[Raw records]
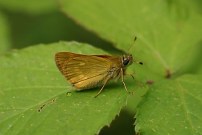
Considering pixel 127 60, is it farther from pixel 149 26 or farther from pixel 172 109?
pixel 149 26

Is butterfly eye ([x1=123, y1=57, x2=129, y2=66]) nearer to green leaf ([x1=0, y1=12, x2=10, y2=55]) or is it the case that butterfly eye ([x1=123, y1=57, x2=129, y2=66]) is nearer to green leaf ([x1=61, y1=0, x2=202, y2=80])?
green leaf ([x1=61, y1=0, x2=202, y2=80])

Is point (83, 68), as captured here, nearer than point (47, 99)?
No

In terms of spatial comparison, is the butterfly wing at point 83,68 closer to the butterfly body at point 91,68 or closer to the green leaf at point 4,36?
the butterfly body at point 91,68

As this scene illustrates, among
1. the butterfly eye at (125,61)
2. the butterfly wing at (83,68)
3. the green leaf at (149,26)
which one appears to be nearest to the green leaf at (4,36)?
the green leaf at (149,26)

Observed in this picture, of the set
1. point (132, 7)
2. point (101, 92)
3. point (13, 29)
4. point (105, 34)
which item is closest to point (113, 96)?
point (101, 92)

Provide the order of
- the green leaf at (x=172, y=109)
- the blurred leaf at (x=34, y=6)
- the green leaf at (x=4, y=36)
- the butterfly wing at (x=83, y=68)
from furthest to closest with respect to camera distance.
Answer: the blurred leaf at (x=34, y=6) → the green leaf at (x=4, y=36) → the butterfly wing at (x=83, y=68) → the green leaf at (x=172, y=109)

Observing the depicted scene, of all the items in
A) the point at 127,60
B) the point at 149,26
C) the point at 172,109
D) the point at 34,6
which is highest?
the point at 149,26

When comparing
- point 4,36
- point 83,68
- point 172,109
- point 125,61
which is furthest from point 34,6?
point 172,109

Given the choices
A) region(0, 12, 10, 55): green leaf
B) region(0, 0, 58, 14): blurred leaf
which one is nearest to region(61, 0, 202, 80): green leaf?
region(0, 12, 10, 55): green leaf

■ **What is being asked**
Rewrite all the records above with every "butterfly eye" changed to "butterfly head" and everything else kept the same. Leave the pictures out of your answer.

■ **Response**
Considering pixel 127 60, is it farther from pixel 149 26 or farther from pixel 172 109?
pixel 149 26

Is butterfly head ([x1=123, y1=57, x2=129, y2=66]) nearer to green leaf ([x1=0, y1=12, x2=10, y2=55]) or is it the case that butterfly head ([x1=123, y1=57, x2=129, y2=66]) is nearer to green leaf ([x1=61, y1=0, x2=202, y2=80])?
green leaf ([x1=61, y1=0, x2=202, y2=80])

Is point (83, 68), as captured here, nearer than point (47, 99)?
No

In terms of spatial comparison, is the butterfly wing at point 83,68 closer to the butterfly body at point 91,68 or closer to the green leaf at point 4,36?
the butterfly body at point 91,68

As this scene illustrates, among
1. the butterfly head at (125,61)
2. the butterfly wing at (83,68)
3. the green leaf at (149,26)
which one appears to be nearest to the green leaf at (4,36)?
the green leaf at (149,26)

Observed in this picture, of the set
1. point (132, 7)
2. point (101, 92)
3. point (13, 29)
4. point (105, 34)
which item is closest to point (113, 96)?
point (101, 92)

Provide the order of
- the green leaf at (x=172, y=109)
- the blurred leaf at (x=34, y=6)
- the green leaf at (x=4, y=36)
- the butterfly wing at (x=83, y=68)
from furthest to closest with respect to camera distance.
Answer: the blurred leaf at (x=34, y=6) → the green leaf at (x=4, y=36) → the butterfly wing at (x=83, y=68) → the green leaf at (x=172, y=109)

Observing the depicted scene, of all the items in
A) the point at 127,60
B) the point at 149,26
C) the point at 172,109
D) the point at 34,6
which is highest?
the point at 149,26

When comparing
- point 4,36
- point 83,68
- point 172,109
- point 125,61
which is furthest from point 34,6?
point 172,109

Given the choices
A) region(0, 12, 10, 55): green leaf
B) region(0, 0, 58, 14): blurred leaf
which one is nearest to region(61, 0, 202, 80): green leaf?
region(0, 12, 10, 55): green leaf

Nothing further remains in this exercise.